決してプラムの鳴き声を聞く事は出来ない事を知りながら、それでもアウラはプラムの名前を呼び続けた。
アウラが少し落ち着きを取り戻しつつある事を察して、チッチはアウラの身体を右腕一本に乗せ、プラムの眠っている編み籠を片手に持ち屋敷の裏にある陽の良く当たる小高い見晴らしの良い場所を捜し出し地面に穴を掘り始めた。
アウラは冷たくなったプラムの身体をやさしく撫でていて気付いた。
編み籠に魔法陣が描かれ弱い結界が張られている事を知った。
「魔法陣……いったい誰が?」
「ソルシエールだ。アウラがプラムの姿を見れるように俺が頼んだ。もう初夏だ。お前が回復する頃にはプラムの姿を見る事が出来ないだろ?」
「それで腐敗を防ぐために、わざわざソルシエールさんを呼んで結界魔術を……ありがと……チッチ」
アウラは紫水晶の瞳を静かに伏せた。
閉じられた瞼の間から熱い液体が止めどもなく零れ落ちた。
「本当に泣き虫だなぁ――、アウラは」
適度な穴を掘り終わるとチッチは掘った穴にプラムの寝床ごと掘った穴の中に沈め掘り返した土の山を穴へと戻していった。

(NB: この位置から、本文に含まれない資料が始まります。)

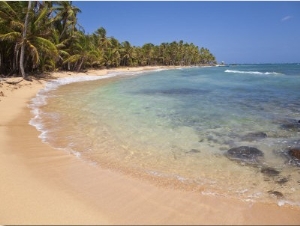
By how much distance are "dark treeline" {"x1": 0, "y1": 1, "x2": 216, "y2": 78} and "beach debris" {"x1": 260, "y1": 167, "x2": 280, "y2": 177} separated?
19280 mm

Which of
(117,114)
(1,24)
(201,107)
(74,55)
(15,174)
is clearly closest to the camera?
(15,174)

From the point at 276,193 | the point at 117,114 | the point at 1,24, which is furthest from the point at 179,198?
the point at 1,24

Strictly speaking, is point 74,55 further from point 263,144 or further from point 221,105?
point 263,144

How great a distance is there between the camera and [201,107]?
13.3m

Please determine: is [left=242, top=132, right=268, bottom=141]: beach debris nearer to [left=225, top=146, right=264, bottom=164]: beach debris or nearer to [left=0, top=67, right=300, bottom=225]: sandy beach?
[left=225, top=146, right=264, bottom=164]: beach debris

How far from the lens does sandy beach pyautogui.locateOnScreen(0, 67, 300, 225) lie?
12.0 feet

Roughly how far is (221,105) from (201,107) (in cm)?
135

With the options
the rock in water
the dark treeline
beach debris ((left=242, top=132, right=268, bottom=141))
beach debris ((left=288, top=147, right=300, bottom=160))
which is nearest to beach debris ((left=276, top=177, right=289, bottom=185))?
beach debris ((left=288, top=147, right=300, bottom=160))

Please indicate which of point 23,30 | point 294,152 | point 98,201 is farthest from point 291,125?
point 23,30

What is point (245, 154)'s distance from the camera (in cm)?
650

アウラは土の中に埋もれていくプラムを名残惜しそうに見詰めていた。
チッチが掘った穴に土を被せ終わると周囲から土を集め、近くから手頃な石を据えると腰のナイフを抜いた。
『Teiwaz・Laguz・Raido・Berkana』
(英雄は眠る。魂の新たな命の旅立ちを)
盛り土にのせた石に深々とアウラから学んだ古語の文字を刻み込んだ。
二人は胸の前に拳を組み、プラムの墓に長い黙祷を捧げた。
祈りを終え屋敷に戻る際、アウラはプラムの墓に振り返った。
「またね。プラム」
アウラはチッチの腕に抱えられそう呟いた。